▶ TASK A: In the excerpt on mass spectral database searching, which compound is the only entry that meets the PMF example criteria?

This data base can be searched in other ways, for example, for specific molecular weights or complete or partial molecular formulas. The compilation may also be searched by means of structure codes--arbitrary numerical codes used to define a particular structural feature or compound type.

Each of these secondary search modes becomes very much more powerful when combined (Boolean AND) with the PEAK search. One can, for example, search for all compounds of a given molecular weight that have certain mass spectral peaks. The option PMF permits, as an example, identification of all the compounds containing 19 carbon atoms and one sulfur atom that give a base peak in their mass spectra of m/e 71. There is just one entry in the file, that for the antidepressant drug thiazesim that satisfies these criteria.

The program KB accepts the complete mass spectrum, and, using the technique developed by Hertz et al. (10), finds those spectra that are most similar to that of the unknown. This program, which can be run very inexpensively overnight when computer charges are lower, is suited to the user whose mass spectrometer-computer system is in contact, by telephone, with the MSSS.

Extracted data entries
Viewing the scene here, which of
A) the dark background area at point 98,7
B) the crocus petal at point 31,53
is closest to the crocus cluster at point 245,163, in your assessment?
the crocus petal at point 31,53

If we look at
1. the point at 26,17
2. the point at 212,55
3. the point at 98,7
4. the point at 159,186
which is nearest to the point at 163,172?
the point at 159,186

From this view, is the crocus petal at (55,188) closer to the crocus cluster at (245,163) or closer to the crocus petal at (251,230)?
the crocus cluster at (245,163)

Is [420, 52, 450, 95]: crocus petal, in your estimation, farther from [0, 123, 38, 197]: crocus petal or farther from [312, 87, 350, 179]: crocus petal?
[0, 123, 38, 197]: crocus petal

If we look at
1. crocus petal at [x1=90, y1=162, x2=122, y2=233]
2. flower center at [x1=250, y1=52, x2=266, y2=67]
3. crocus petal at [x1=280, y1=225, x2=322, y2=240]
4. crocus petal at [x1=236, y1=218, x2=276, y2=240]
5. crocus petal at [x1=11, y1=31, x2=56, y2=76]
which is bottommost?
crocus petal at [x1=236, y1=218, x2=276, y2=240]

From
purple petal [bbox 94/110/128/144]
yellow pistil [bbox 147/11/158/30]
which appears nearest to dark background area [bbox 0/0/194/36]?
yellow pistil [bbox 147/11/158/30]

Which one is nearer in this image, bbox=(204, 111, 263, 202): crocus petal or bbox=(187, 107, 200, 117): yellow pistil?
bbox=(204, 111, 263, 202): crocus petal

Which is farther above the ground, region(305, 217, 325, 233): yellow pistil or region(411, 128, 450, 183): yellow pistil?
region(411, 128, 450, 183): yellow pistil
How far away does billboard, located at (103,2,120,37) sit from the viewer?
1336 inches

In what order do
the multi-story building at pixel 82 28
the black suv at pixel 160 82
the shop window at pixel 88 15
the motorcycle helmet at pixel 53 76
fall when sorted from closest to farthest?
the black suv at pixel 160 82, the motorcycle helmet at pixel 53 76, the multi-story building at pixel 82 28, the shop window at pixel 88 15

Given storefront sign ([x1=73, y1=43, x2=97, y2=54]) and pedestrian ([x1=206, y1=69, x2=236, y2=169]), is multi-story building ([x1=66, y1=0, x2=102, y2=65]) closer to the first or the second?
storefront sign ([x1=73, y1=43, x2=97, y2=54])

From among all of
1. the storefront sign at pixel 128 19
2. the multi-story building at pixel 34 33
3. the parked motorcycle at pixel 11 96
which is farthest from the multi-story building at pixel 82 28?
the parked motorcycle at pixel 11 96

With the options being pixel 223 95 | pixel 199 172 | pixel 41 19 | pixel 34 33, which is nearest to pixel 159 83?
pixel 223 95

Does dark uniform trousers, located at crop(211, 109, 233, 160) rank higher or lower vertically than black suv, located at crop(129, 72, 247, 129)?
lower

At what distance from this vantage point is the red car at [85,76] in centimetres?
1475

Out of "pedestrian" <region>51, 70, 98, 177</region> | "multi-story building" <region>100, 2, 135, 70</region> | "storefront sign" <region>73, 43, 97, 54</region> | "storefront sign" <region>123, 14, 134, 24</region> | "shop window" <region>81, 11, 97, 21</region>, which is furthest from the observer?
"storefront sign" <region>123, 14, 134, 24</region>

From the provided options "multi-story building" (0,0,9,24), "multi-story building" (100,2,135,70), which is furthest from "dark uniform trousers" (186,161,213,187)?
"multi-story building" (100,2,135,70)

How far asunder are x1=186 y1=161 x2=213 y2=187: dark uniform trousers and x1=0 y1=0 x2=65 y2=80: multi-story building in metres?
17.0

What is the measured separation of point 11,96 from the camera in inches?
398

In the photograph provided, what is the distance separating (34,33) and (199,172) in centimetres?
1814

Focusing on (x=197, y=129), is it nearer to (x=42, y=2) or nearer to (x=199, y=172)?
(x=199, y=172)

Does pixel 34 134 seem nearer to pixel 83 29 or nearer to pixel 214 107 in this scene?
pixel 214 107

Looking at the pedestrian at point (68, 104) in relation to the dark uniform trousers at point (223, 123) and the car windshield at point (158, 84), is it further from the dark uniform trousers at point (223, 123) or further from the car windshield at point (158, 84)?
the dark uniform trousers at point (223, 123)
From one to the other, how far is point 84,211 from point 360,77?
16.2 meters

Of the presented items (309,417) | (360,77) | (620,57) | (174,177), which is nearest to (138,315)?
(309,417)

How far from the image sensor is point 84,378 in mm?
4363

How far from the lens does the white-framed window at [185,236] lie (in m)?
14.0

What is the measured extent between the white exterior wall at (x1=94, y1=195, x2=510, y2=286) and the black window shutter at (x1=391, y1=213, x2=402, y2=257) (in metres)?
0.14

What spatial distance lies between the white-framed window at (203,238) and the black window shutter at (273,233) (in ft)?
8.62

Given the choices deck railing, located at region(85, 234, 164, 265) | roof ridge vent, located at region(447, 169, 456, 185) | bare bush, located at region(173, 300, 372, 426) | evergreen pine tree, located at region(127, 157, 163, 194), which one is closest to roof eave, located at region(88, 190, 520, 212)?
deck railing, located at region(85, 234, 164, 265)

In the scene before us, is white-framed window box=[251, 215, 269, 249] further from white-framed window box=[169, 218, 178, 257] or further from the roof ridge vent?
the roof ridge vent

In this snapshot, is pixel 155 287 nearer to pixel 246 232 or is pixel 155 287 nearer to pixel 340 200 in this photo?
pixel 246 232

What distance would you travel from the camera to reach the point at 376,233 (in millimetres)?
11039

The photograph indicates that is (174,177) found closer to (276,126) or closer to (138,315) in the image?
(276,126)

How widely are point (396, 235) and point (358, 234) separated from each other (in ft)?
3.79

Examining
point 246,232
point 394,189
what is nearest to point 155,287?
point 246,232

▶ TASK B: Please reproduce the records starting at the line containing "The photograph indicates" and ending at the last of the records, substituting "closest" for "nearest".

▶ FINAL ANSWER A: The antidepressant drug thiazesim.

▶ FINAL ANSWER B:
The photograph indicates that is (174,177) found closer to (276,126) or closer to (138,315) in the image?
(276,126)

How widely are point (396, 235) and point (358, 234) separated from each other (in ft)?
3.79

Examining
point 246,232
point 394,189
what is closest to point 155,287?
point 246,232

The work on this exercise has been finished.